The poll, conducted by the University of Jordan's Centre for Strategic Studies (CSS), raised the same issue in an August, 2011 survey, in which supporters of the one-vote system constituted 50 per cent.
The CSS chief, Moussa Shteiwi, said in a phone interview Tuesday that the poll was conducted before the government announced the draft elections law, which scrapped the one-person, one-vote system and replaced it with a mixed electoral system featuring a majority vote in the governorates and a closed proportional list designated for political party lists that will compete for 15 seats at the national level if Parliament endorses the bill.
Regarding the type of vote, 52 per cent of the sample, which was selected from Jordanians above 18 in 200 locations all over the Kingdom, said they want a majority vote for one person at the constituency level, while 37 per cent preferred the proportional list-system at the constituency level.

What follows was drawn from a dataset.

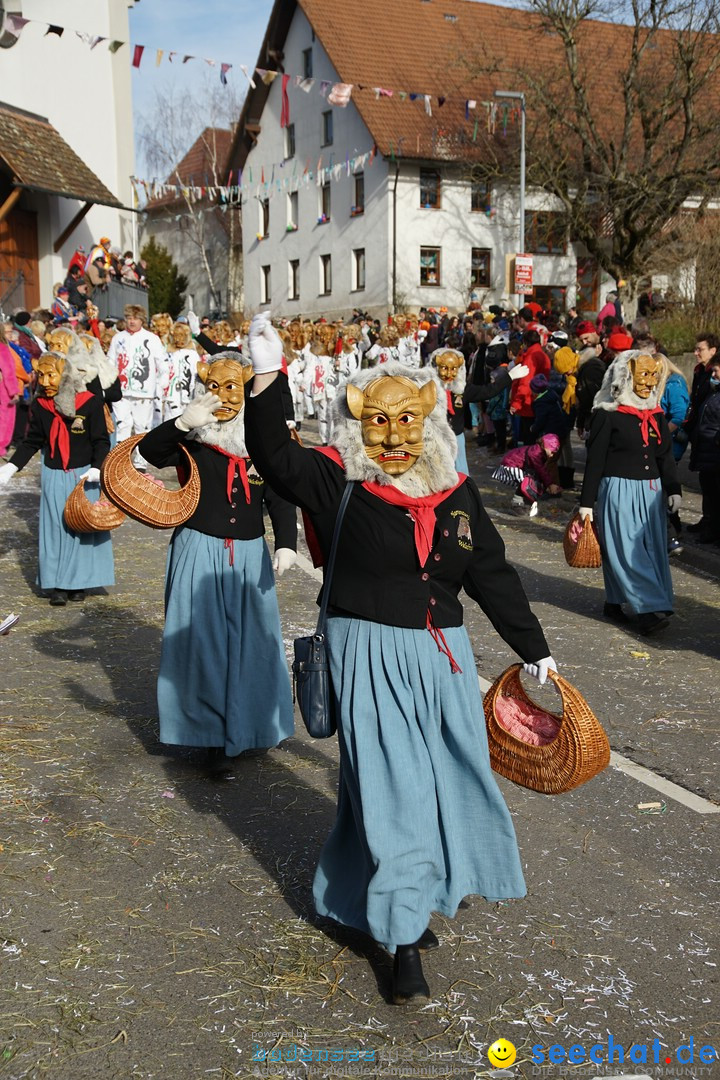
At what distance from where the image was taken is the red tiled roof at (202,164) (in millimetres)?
60469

The rest were either indifferent, indecisive or they refused to respond.
The poll has a margin of error of plus or minus 2.5 per cent.
The pollster said that apart from the 60 per cent support of the one-person, one-vote formula, it is evident that the Jordanian community is still divided over what electoral vote Jordan should adopt.
"It also reflects people's fear from the unknown," he said, explaining that it is part of the general culture that "what you are already aware of, despite its shortcomings, is better than what you don't know anything about".